▶ Given problem:
Return every item below word for word, with no changes.

++++

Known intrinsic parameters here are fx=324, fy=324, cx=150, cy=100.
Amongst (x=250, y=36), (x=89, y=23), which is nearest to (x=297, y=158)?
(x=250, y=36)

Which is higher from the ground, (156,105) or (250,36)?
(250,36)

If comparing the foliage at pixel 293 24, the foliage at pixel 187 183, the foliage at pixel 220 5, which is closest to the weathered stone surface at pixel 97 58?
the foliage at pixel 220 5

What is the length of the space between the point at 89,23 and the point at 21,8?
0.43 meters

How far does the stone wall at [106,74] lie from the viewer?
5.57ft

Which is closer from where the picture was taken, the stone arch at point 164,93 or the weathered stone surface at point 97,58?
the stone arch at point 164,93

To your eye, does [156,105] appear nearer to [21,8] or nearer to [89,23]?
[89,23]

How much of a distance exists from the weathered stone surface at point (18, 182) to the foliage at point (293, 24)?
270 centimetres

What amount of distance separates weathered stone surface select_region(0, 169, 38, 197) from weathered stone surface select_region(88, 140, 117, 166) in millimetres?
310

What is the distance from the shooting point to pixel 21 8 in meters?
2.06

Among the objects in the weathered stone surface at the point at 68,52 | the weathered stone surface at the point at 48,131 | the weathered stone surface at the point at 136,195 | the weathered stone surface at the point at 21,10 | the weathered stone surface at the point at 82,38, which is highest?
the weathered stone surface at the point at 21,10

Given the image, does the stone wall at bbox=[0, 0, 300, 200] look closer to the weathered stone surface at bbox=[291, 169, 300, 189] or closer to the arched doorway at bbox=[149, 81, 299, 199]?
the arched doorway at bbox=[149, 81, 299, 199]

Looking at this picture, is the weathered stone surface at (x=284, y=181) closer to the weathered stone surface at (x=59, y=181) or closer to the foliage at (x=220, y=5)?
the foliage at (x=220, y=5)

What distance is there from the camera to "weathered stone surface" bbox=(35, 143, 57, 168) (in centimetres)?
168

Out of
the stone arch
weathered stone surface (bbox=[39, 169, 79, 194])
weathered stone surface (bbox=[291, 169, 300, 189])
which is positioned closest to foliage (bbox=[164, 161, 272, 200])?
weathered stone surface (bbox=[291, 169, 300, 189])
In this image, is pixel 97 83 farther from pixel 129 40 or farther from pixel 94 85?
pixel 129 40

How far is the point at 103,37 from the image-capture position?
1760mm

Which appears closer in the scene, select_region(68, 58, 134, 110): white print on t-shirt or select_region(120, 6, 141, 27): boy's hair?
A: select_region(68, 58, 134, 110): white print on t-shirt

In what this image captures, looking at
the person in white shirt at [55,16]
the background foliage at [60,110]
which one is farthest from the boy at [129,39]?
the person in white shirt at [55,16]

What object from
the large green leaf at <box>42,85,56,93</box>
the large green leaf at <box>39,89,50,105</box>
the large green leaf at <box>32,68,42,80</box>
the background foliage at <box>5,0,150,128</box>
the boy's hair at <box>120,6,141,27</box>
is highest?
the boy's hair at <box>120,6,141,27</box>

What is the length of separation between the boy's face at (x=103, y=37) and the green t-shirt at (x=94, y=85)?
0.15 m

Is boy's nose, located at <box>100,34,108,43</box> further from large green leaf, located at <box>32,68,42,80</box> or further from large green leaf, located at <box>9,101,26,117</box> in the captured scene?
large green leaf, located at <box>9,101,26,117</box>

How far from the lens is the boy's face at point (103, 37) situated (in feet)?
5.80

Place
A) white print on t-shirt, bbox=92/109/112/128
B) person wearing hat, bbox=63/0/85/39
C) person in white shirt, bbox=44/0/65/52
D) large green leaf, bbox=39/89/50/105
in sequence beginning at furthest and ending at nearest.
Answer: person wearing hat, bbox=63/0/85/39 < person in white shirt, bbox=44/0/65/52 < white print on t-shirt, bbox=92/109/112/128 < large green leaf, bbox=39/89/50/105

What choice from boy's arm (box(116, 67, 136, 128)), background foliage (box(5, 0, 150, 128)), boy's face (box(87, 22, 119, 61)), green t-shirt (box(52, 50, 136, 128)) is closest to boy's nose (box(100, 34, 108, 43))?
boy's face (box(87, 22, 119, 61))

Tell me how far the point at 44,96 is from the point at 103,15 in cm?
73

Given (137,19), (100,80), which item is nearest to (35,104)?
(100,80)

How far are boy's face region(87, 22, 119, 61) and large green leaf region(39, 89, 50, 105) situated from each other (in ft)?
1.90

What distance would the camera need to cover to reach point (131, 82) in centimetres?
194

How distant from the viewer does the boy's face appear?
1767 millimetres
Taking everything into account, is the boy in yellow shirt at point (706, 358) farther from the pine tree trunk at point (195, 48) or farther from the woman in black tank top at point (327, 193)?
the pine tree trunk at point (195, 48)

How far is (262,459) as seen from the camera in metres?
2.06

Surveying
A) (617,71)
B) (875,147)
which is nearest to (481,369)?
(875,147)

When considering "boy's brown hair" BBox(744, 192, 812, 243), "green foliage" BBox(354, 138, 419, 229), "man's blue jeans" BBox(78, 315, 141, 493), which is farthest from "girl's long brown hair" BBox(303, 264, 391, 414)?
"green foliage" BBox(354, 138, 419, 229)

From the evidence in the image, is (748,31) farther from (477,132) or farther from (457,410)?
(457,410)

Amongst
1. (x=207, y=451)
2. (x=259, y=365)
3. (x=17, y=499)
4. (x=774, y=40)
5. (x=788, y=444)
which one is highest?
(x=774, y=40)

++++

▶ Answer in full:
Known intrinsic parameters here are fx=324, fy=324, cx=150, cy=100.
Amongst (x=250, y=36), (x=89, y=23), which is nearest to (x=297, y=158)?
(x=250, y=36)

Which is higher from the ground, (156,105) or (250,36)?
(250,36)

If comparing the foliage at pixel 293 24, the foliage at pixel 187 183, the foliage at pixel 220 5, which is closest to the weathered stone surface at pixel 97 58?
the foliage at pixel 220 5

What is the length of the space between the point at 89,23 and the point at 21,8?
0.43 meters

How far does the stone wall at [106,74] lie from the viewer?
5.57ft

Which is closer from where the picture was taken, the stone arch at point 164,93 or the weathered stone surface at point 97,58?
the stone arch at point 164,93

To your eye, does [156,105] appear nearer to [21,8] or nearer to [89,23]?
[89,23]

How much of a distance exists from the weathered stone surface at point (18, 182) to the foliage at point (293, 24)?
270 centimetres

What amount of distance separates weathered stone surface select_region(0, 169, 38, 197) from weathered stone surface select_region(88, 140, 117, 166) in millimetres?
310

What is the distance from the shooting point to pixel 21 8 in meters?
2.06

Among the objects in the weathered stone surface at the point at 68,52 | the weathered stone surface at the point at 48,131 | the weathered stone surface at the point at 136,195 | the weathered stone surface at the point at 21,10 | the weathered stone surface at the point at 82,38, which is highest?
the weathered stone surface at the point at 21,10

Given the image, does the stone wall at bbox=[0, 0, 300, 200] look closer to the weathered stone surface at bbox=[291, 169, 300, 189] or closer to the arched doorway at bbox=[149, 81, 299, 199]?
the arched doorway at bbox=[149, 81, 299, 199]

Looking at this picture, is the weathered stone surface at (x=284, y=181) closer to the weathered stone surface at (x=59, y=181) or closer to the foliage at (x=220, y=5)?
the foliage at (x=220, y=5)

What distance is there from the camera to "weathered stone surface" bbox=(35, 143, 57, 168) (in centimetres)?
168

Out of
the stone arch
weathered stone surface (bbox=[39, 169, 79, 194])
weathered stone surface (bbox=[291, 169, 300, 189])
which is positioned closest to foliage (bbox=[164, 161, 272, 200])?
weathered stone surface (bbox=[291, 169, 300, 189])
In this image, is pixel 97 83 farther from pixel 129 40 or farther from pixel 94 85?
pixel 129 40

How far is the point at 103,37 from the image-capture position?
1760mm

Which appears closer in the scene, select_region(68, 58, 134, 110): white print on t-shirt or select_region(120, 6, 141, 27): boy's hair?
A: select_region(68, 58, 134, 110): white print on t-shirt

In what this image captures, looking at
the person in white shirt at [55,16]
the background foliage at [60,110]
which one is farthest from the boy at [129,39]?
the person in white shirt at [55,16]

What object from
the large green leaf at <box>42,85,56,93</box>
the large green leaf at <box>39,89,50,105</box>
the large green leaf at <box>32,68,42,80</box>
the background foliage at <box>5,0,150,128</box>
the boy's hair at <box>120,6,141,27</box>
is highest?
the boy's hair at <box>120,6,141,27</box>

What is the length of separation between the boy's face at (x=103, y=37) and the green t-shirt at (x=94, y=85)?
0.15 m

Is boy's nose, located at <box>100,34,108,43</box> further from large green leaf, located at <box>32,68,42,80</box> or further from large green leaf, located at <box>9,101,26,117</box> in the captured scene?
large green leaf, located at <box>9,101,26,117</box>

How far from the lens is the boy's face at point (103, 37) situated (in feet)?
5.80

Place
A) white print on t-shirt, bbox=92/109/112/128
B) person wearing hat, bbox=63/0/85/39
C) person in white shirt, bbox=44/0/65/52
D) large green leaf, bbox=39/89/50/105
in sequence beginning at furthest and ending at nearest.
Answer: person wearing hat, bbox=63/0/85/39 < person in white shirt, bbox=44/0/65/52 < white print on t-shirt, bbox=92/109/112/128 < large green leaf, bbox=39/89/50/105

What choice from boy's arm (box(116, 67, 136, 128)), background foliage (box(5, 0, 150, 128)), boy's face (box(87, 22, 119, 61)), green t-shirt (box(52, 50, 136, 128)) is closest to boy's nose (box(100, 34, 108, 43))?
boy's face (box(87, 22, 119, 61))

Tell me how far the point at 44,96 is from the point at 103,15 in cm?
73

Given (137,19), (100,80), which item is nearest to (35,104)?
(100,80)

How far are boy's face region(87, 22, 119, 61) and large green leaf region(39, 89, 50, 105) situated from each other (in ft)?
1.90

What distance would the camera need to cover to reach point (131, 82) in centimetres?
194

How distant from the viewer does the boy's face appear?
1767 millimetres
Taking everything into account, is the boy in yellow shirt at point (706, 358) farther from the pine tree trunk at point (195, 48) or farther from the woman in black tank top at point (327, 193)?
the pine tree trunk at point (195, 48)

How far is (262,459) as seen from the camera in metres?
2.06

Surveying
A) (617,71)
B) (875,147)
which is nearest to (481,369)?
(875,147)

When considering "boy's brown hair" BBox(744, 192, 812, 243), "green foliage" BBox(354, 138, 419, 229), "man's blue jeans" BBox(78, 315, 141, 493), which is farthest from "girl's long brown hair" BBox(303, 264, 391, 414)?
"green foliage" BBox(354, 138, 419, 229)

From the evidence in the image, is (748,31) farther from (477,132) or farther from (457,410)?
(457,410)

Amongst
1. (x=207, y=451)
2. (x=259, y=365)
3. (x=17, y=499)
4. (x=774, y=40)
5. (x=788, y=444)
which one is highest?
(x=774, y=40)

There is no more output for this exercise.